Mientras veíamos el cuerpo de mi suegro en su ataúd en la funeraria, uno de sus hijos puso el martillo de su padre al lado de sus manos. Años después, cuando murió mi suegra, uno de sus hijos deslizó un par de agujas de tejer entre sus dedos. Esos tiernos gestos nos reconfortaron, al recordar la frecuencia con que ellos habían usado esos instrumentos durante sus vidas.
Sabíamos, por supuesto, que no iban a necesitar esas cosas en la eternidad. No teníamos la idea falsa de los antiguos egipcios, quienes creían que objetos, dinero o armas enterradas con alguien lo prepararían para la vida siguiente. ¡No podemos llevarnos nada! (Salmo 49:16-17; 1 Timoteo 6:7).

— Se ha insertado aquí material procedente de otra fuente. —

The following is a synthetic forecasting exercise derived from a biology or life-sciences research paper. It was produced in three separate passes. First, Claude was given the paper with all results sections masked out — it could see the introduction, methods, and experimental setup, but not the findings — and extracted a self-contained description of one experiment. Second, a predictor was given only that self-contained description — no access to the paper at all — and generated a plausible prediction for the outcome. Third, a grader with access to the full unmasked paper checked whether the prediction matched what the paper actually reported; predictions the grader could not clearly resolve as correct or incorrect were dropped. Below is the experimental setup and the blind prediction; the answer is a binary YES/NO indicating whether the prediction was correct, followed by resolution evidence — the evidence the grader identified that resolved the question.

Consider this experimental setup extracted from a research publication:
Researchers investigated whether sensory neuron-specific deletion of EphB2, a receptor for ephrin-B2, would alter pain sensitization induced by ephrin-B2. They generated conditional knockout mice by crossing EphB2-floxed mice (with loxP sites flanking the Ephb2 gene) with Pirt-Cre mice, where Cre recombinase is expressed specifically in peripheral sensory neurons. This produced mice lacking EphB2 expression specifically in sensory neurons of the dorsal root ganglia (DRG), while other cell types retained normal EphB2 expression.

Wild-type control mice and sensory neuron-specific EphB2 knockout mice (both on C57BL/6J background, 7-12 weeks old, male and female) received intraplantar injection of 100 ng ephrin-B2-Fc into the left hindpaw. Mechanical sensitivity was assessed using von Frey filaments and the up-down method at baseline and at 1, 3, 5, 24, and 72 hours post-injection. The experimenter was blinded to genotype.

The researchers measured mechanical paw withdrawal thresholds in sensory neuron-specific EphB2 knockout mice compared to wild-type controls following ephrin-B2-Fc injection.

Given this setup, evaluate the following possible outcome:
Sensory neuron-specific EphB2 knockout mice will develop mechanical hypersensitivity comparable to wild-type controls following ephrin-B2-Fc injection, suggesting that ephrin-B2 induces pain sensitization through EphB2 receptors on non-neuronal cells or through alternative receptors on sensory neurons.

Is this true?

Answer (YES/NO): NO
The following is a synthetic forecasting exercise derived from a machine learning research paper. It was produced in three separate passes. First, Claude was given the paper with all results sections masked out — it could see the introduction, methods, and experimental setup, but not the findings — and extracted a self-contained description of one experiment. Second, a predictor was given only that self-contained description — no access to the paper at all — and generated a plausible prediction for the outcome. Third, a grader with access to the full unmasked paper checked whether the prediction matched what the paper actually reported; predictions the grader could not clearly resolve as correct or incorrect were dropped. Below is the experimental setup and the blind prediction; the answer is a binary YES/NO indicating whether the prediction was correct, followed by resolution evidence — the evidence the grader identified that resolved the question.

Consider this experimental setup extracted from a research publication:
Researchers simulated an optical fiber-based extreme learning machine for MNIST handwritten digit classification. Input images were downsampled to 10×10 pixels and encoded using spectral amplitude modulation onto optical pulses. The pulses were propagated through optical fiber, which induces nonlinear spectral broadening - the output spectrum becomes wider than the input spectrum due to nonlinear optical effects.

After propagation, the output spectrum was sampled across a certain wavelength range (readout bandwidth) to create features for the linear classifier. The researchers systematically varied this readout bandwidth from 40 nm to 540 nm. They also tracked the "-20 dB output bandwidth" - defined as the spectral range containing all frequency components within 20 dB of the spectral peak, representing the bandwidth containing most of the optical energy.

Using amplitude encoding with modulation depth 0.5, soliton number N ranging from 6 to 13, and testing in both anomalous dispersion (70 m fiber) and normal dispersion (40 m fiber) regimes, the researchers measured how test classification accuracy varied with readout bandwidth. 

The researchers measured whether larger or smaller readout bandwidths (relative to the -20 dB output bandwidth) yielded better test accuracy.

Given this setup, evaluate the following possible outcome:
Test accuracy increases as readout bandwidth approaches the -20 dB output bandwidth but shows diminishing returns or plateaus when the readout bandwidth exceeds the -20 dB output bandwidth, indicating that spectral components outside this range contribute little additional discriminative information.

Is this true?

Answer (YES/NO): NO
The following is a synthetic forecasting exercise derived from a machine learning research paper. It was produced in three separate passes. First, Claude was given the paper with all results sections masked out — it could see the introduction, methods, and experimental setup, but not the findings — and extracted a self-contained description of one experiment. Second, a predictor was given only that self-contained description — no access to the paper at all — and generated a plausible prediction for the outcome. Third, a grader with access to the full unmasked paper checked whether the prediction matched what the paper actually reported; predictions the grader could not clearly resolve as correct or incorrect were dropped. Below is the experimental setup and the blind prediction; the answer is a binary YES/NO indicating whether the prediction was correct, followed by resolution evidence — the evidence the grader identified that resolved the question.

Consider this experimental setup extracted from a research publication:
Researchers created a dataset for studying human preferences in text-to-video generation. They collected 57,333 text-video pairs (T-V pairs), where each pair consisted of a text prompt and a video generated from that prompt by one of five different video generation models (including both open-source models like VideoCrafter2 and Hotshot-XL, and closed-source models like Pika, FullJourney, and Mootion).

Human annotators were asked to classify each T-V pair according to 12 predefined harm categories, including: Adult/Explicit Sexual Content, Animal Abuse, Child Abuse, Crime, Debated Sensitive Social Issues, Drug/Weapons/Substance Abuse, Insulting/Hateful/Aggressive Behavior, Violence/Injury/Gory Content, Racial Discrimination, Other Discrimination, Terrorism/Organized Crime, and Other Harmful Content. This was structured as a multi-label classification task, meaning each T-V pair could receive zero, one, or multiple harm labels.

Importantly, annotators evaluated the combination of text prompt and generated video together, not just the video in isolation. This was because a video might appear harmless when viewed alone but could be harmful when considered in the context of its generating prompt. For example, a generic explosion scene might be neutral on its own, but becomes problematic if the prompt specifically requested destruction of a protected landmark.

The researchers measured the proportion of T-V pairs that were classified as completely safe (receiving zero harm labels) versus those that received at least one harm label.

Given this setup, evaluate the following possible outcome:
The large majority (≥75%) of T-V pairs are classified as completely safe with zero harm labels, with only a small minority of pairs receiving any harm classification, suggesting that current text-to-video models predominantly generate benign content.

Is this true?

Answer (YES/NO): YES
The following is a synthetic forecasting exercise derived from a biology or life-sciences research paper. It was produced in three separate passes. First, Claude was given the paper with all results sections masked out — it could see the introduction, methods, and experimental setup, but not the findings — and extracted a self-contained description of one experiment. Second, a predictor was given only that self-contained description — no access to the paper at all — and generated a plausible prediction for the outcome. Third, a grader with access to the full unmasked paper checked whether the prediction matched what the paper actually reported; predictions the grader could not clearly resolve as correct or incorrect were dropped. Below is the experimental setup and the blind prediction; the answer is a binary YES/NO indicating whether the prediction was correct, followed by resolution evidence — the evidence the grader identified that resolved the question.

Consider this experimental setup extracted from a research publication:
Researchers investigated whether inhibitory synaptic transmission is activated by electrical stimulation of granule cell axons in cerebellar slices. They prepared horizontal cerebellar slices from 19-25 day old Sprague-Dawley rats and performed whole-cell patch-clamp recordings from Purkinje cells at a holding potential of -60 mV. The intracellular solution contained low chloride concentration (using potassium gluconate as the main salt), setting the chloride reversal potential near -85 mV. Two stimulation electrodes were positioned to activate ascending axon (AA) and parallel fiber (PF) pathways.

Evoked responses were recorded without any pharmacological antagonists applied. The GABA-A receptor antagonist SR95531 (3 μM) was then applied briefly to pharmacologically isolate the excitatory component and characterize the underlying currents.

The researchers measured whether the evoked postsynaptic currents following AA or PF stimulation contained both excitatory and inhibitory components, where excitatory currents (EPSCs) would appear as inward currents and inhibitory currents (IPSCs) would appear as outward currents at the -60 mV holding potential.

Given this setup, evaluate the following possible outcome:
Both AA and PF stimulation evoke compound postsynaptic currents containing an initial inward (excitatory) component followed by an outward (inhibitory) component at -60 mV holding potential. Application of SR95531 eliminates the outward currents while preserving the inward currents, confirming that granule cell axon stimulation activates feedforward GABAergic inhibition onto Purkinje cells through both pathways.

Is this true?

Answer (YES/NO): YES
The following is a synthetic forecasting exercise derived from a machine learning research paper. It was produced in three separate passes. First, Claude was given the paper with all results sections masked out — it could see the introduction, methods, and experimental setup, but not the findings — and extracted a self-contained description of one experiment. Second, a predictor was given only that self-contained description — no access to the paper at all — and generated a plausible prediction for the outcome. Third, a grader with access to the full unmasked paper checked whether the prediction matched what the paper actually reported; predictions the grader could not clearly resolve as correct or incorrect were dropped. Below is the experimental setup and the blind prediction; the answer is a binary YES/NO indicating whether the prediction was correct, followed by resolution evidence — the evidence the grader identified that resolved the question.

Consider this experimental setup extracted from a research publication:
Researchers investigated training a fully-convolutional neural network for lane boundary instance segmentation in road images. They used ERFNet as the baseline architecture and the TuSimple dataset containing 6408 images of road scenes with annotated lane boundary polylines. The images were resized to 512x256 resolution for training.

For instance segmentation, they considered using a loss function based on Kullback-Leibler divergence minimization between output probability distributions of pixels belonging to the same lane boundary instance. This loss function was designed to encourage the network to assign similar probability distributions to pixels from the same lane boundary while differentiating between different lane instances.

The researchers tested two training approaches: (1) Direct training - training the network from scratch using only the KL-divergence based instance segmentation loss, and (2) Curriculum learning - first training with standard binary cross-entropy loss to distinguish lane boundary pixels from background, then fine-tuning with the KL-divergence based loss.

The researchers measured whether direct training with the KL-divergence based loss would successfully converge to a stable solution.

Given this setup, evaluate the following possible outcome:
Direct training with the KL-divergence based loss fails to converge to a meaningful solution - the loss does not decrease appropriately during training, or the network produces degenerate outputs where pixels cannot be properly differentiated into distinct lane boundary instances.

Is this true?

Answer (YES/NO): YES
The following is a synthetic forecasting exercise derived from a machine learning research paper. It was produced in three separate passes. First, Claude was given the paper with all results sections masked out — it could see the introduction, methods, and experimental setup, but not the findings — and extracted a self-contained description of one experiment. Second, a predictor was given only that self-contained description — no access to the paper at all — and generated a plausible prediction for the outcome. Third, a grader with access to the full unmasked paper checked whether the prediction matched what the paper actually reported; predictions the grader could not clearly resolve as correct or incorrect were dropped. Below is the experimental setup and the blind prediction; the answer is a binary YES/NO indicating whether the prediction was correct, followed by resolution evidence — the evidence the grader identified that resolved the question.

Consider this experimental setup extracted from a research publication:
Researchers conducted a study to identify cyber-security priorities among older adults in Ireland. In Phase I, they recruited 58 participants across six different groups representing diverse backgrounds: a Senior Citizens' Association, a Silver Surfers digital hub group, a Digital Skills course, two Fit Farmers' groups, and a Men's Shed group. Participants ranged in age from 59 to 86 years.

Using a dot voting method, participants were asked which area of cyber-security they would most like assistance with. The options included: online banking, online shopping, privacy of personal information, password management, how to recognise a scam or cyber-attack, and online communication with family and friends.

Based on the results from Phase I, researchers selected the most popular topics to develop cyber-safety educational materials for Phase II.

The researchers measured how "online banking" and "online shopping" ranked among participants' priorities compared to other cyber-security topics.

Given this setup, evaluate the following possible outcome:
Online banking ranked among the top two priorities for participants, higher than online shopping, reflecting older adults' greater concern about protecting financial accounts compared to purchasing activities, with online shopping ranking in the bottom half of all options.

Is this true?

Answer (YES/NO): NO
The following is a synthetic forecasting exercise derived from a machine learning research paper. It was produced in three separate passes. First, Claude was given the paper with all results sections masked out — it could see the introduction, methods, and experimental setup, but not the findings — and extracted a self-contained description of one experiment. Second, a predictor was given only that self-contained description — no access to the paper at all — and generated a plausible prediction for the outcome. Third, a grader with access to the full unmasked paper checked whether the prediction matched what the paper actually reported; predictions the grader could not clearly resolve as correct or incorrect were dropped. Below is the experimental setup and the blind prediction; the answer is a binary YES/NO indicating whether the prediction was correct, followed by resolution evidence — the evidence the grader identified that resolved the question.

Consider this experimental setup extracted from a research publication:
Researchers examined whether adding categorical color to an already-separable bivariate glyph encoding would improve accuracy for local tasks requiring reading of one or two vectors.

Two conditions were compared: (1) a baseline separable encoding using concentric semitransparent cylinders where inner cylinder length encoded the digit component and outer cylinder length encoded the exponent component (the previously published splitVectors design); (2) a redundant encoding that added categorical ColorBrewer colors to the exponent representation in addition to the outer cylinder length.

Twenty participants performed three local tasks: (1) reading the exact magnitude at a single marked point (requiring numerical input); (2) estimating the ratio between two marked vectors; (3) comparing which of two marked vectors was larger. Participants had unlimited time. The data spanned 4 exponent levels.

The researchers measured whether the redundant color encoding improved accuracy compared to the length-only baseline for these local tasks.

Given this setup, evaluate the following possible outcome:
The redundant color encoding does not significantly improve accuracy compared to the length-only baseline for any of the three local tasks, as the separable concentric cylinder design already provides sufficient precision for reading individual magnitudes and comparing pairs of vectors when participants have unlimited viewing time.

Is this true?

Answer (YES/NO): YES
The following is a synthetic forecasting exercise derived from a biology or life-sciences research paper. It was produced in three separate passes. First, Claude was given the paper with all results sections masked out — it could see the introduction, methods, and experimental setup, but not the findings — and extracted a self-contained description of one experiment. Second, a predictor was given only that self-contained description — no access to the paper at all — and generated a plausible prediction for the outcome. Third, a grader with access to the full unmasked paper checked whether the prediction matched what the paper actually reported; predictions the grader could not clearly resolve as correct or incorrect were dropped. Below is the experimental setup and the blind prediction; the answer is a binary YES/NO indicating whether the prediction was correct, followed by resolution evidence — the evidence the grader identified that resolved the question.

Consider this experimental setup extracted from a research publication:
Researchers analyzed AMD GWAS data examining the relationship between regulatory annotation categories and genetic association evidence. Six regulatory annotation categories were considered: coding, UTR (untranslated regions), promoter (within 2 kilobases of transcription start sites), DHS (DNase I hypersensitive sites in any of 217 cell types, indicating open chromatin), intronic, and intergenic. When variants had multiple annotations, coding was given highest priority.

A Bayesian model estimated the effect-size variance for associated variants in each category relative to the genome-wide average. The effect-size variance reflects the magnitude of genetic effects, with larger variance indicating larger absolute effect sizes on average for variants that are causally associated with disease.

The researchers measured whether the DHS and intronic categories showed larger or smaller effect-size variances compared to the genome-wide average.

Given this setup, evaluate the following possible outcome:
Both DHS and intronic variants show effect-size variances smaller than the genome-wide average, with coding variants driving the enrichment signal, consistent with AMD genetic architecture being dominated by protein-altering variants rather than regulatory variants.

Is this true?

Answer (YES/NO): YES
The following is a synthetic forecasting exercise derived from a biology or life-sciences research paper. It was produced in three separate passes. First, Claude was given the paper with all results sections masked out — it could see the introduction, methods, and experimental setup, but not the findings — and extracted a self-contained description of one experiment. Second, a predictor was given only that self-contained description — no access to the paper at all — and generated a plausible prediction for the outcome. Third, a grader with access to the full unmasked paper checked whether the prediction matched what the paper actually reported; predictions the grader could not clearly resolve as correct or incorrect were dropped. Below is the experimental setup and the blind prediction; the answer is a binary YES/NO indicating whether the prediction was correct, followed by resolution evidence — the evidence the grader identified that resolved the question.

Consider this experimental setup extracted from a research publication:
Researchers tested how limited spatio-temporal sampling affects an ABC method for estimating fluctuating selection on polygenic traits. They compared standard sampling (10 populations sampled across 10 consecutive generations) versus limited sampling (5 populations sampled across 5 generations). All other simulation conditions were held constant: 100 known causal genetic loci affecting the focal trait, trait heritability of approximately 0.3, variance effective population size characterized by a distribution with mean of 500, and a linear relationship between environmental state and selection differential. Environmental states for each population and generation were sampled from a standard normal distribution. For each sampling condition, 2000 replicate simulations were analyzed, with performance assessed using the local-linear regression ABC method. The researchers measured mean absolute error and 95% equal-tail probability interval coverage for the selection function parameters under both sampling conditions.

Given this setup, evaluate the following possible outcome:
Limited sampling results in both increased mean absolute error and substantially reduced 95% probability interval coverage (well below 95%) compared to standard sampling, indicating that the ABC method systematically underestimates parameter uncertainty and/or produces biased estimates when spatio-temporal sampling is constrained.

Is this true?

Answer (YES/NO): NO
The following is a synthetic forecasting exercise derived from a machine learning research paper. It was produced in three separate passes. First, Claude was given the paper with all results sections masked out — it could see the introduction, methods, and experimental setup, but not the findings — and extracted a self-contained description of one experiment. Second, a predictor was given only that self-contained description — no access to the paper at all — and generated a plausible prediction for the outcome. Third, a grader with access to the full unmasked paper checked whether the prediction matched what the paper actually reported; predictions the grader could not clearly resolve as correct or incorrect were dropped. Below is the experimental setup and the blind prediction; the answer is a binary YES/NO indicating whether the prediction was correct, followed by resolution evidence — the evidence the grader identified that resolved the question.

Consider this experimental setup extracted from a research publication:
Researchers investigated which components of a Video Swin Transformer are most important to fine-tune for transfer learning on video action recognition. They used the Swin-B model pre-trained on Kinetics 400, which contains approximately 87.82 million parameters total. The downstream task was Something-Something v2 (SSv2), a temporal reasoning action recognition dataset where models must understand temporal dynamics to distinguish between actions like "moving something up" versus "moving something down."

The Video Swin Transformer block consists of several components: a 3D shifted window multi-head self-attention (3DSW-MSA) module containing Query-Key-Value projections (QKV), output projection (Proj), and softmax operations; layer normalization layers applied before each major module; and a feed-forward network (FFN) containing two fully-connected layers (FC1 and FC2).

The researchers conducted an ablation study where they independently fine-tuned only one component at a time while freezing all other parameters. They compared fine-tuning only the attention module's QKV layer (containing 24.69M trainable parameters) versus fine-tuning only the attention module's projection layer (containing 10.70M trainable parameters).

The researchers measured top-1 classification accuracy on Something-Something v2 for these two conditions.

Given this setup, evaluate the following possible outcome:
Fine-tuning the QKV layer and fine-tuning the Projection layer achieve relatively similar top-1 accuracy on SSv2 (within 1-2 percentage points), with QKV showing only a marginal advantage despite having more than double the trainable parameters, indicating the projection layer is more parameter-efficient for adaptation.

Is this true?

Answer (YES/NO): NO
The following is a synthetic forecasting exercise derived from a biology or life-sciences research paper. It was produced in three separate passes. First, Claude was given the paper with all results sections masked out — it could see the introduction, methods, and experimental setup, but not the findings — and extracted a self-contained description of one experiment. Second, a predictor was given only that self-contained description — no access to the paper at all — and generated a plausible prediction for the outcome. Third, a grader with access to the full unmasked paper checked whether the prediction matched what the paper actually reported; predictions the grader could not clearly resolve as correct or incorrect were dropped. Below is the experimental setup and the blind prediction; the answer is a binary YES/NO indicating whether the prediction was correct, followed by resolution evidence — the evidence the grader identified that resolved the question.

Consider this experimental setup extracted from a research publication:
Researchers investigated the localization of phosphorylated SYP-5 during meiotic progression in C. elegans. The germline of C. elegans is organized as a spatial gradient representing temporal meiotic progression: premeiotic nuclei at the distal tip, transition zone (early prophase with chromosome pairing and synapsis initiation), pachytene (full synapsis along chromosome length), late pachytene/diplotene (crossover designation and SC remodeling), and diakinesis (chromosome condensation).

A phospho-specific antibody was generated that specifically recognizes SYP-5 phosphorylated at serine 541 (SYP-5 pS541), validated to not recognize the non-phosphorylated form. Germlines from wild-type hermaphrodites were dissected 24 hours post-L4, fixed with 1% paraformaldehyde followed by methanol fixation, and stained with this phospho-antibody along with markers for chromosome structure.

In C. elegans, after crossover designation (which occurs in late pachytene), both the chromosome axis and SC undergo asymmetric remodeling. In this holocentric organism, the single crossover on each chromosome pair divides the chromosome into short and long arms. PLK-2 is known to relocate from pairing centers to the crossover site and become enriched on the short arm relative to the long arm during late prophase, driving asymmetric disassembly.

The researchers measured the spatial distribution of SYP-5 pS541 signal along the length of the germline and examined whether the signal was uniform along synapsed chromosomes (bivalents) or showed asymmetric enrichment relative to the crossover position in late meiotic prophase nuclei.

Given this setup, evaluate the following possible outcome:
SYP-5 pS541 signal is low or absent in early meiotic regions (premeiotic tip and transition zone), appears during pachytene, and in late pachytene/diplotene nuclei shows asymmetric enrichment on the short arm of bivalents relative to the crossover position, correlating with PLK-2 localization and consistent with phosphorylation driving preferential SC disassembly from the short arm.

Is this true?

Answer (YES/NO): NO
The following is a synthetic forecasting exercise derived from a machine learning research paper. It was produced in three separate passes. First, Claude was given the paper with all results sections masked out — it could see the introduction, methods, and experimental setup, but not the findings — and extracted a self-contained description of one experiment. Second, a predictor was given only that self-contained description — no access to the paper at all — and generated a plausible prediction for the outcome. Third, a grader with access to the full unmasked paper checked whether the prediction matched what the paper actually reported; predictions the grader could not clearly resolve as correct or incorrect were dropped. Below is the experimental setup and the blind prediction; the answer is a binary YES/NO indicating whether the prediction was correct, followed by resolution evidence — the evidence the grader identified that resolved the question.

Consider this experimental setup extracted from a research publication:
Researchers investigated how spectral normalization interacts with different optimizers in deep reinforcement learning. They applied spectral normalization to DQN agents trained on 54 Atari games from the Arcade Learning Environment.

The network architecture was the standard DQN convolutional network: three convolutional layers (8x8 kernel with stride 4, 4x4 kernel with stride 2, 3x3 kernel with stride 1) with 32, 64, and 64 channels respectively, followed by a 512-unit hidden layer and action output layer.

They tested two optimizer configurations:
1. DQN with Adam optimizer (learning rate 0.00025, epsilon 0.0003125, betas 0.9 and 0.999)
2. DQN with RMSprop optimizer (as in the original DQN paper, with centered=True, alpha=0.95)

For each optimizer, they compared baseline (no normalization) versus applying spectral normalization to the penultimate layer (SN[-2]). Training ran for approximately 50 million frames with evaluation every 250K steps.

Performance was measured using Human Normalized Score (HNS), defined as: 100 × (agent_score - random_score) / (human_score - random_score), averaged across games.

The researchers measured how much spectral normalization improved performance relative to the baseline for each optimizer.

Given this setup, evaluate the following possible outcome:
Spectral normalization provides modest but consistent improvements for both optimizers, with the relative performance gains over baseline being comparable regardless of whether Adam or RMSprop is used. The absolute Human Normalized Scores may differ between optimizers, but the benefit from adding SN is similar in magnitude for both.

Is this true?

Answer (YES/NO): NO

Sin embargo, mis suegros habían necesitado cierta preparación para la eternidad, que llegó años antes cuando confiaron en Jesús como su Salvador. Los preparativos para la vida futura no pueden comenzar cuando morimos. Cada persona debe preparar su corazón, aceptando el regalo de la salvación que se hizo posible por el sacrificio de Jesús en la cruz.
Dios también ha hecho preparativos: «Vendré otra vez, y os tomaré a mí mismo, para que donde yo estoy, vosotros también estéis» (Juan 14:3). El Señor ha prometido prepararnos un lugar para que vivamos eternamente con Él.